Your instructions -> Give every line from the first line of the rows through the line containing "251 centimetres", inclusive, as a JSON list of strings with one string per line and blank lines left out.

Data rows ->
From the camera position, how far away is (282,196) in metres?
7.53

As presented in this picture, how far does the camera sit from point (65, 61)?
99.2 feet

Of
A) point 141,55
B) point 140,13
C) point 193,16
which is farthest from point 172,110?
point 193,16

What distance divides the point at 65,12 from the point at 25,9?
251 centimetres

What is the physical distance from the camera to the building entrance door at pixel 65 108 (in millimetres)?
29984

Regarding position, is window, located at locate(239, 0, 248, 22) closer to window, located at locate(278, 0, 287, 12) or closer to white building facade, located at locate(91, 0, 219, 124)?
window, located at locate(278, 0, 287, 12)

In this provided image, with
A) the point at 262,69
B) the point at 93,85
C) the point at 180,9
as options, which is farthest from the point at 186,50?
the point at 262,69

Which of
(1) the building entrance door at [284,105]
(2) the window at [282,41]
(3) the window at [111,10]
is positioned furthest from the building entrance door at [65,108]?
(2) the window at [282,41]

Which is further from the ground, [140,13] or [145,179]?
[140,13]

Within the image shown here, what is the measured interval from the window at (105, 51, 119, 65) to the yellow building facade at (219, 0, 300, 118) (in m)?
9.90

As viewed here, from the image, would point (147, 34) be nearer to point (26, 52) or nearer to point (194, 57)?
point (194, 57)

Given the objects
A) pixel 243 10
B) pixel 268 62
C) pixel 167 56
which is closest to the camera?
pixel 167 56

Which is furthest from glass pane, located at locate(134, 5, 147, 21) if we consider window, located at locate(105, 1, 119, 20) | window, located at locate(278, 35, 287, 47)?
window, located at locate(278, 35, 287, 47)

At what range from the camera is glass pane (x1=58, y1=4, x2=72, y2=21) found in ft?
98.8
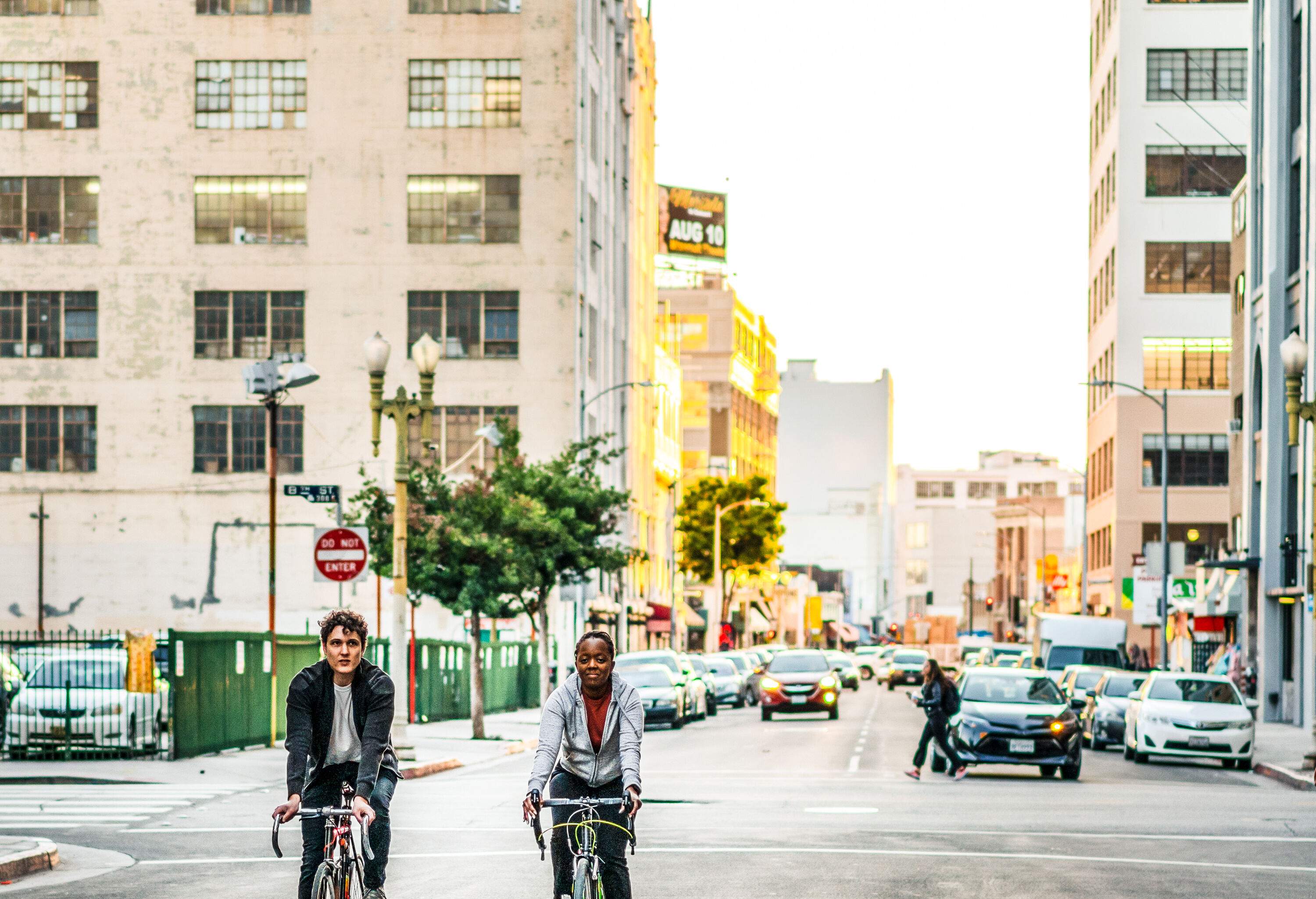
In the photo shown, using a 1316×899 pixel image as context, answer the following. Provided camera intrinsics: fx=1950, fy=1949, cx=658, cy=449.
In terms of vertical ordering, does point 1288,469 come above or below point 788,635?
above

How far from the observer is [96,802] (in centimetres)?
2188

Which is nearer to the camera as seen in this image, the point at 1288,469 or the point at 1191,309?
the point at 1288,469

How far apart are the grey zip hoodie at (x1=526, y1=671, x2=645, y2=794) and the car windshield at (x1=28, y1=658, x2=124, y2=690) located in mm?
19678

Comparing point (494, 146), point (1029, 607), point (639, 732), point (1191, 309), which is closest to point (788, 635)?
point (1029, 607)

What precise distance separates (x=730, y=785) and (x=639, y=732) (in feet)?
50.7

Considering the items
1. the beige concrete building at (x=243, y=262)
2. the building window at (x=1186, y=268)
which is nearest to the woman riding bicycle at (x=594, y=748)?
the beige concrete building at (x=243, y=262)

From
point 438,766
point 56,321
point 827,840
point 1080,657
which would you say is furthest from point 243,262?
point 827,840

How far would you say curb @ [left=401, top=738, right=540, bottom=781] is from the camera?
87.5 ft

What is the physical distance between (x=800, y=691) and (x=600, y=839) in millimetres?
38250

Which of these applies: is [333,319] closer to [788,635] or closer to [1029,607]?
[1029,607]

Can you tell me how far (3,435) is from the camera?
202ft

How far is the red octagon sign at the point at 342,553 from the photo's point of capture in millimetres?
25906

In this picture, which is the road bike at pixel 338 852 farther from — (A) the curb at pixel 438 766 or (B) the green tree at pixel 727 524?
(B) the green tree at pixel 727 524

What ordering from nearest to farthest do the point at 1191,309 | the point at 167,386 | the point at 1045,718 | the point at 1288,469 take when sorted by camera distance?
the point at 1045,718, the point at 1288,469, the point at 167,386, the point at 1191,309
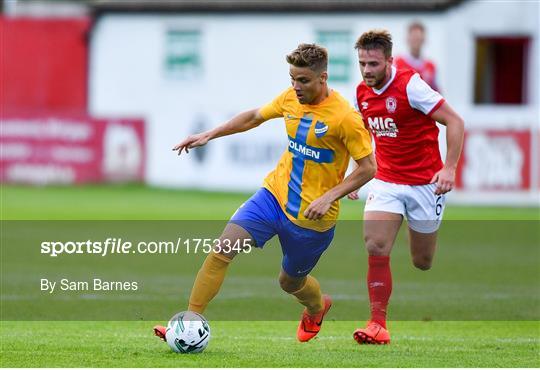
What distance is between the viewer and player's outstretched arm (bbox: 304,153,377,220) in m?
8.52

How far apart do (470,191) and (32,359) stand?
17.8m

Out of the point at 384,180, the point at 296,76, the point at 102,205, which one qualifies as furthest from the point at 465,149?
the point at 296,76

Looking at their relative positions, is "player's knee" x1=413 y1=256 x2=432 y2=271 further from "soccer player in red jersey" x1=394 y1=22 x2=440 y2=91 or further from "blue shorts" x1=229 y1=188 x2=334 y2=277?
"soccer player in red jersey" x1=394 y1=22 x2=440 y2=91

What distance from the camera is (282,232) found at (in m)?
8.96

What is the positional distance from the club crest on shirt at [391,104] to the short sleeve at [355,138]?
979 mm

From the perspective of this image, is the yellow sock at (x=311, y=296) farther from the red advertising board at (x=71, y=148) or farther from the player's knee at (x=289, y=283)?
the red advertising board at (x=71, y=148)

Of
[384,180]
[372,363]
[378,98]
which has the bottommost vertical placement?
[372,363]

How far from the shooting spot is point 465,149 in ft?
81.9

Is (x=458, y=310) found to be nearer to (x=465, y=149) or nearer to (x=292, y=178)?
(x=292, y=178)

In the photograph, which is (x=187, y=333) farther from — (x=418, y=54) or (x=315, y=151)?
(x=418, y=54)

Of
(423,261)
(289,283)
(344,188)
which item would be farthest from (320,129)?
(423,261)

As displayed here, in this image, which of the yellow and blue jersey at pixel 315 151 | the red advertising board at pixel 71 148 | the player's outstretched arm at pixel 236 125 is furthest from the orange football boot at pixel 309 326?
A: the red advertising board at pixel 71 148

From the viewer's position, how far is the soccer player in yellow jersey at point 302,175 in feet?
28.2

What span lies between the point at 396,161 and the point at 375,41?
1170mm
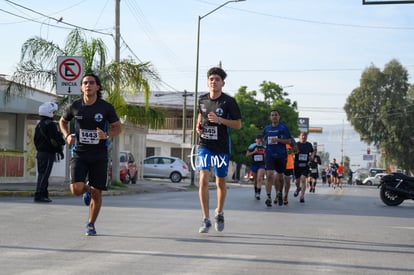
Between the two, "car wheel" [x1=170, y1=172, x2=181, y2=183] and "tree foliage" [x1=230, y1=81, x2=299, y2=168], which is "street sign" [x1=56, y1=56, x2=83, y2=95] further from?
"tree foliage" [x1=230, y1=81, x2=299, y2=168]

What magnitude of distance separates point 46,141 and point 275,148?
4459 mm

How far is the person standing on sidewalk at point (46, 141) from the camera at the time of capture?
1498 cm

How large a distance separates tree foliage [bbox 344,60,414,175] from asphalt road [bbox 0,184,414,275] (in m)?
66.2

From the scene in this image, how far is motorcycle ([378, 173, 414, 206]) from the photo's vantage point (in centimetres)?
1997

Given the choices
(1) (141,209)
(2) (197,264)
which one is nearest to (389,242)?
(2) (197,264)

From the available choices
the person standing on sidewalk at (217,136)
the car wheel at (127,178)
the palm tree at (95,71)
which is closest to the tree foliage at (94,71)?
the palm tree at (95,71)

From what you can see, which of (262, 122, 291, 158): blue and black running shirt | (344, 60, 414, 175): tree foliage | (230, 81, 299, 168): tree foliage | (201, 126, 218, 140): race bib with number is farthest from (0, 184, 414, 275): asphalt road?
(344, 60, 414, 175): tree foliage

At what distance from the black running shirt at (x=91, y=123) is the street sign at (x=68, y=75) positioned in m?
9.39

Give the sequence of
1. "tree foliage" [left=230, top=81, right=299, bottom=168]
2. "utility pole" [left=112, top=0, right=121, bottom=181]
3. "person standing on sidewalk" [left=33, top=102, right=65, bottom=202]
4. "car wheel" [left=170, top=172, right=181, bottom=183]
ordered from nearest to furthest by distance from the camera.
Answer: "person standing on sidewalk" [left=33, top=102, right=65, bottom=202]
"utility pole" [left=112, top=0, right=121, bottom=181]
"car wheel" [left=170, top=172, right=181, bottom=183]
"tree foliage" [left=230, top=81, right=299, bottom=168]

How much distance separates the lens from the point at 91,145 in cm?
966

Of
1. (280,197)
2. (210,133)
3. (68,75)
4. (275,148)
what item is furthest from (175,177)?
(210,133)

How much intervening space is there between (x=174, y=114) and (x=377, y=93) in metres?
20.5

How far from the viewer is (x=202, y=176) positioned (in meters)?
10.1

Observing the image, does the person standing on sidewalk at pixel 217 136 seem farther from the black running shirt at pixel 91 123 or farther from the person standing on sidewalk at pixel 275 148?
the person standing on sidewalk at pixel 275 148
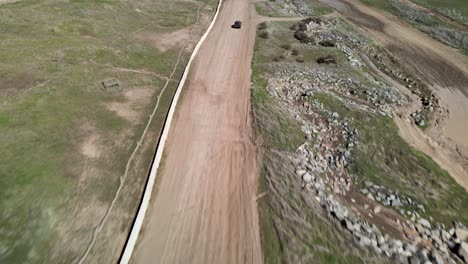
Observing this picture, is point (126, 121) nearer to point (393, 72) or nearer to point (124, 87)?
point (124, 87)

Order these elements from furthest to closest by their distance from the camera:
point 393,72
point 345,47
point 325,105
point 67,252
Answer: point 345,47 < point 393,72 < point 325,105 < point 67,252

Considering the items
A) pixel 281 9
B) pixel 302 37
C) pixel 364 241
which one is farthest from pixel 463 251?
pixel 281 9

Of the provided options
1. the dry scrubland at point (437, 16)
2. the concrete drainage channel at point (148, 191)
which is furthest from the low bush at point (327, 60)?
the dry scrubland at point (437, 16)

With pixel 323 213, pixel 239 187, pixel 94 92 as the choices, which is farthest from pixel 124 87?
pixel 323 213

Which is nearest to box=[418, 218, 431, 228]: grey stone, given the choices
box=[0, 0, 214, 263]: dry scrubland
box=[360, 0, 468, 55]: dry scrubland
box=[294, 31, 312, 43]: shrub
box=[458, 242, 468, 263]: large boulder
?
box=[458, 242, 468, 263]: large boulder

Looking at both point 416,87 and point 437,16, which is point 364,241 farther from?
point 437,16

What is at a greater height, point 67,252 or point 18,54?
point 18,54

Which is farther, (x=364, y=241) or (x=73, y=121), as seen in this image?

Task answer ->
[
  "From the camera position, how far away is (282,196) in metres?",
  "7.53",
  "As presented in this picture, how far does the camera sit from point (65, 61)?",
  "99.2 feet",
  "Of",
  "A) point 141,55",
  "B) point 140,13",
  "C) point 193,16",
  "which is farthest from point 172,110?",
  "point 193,16",
  "What distance divides the point at 65,12 from the point at 25,9?",
  "251 centimetres"
]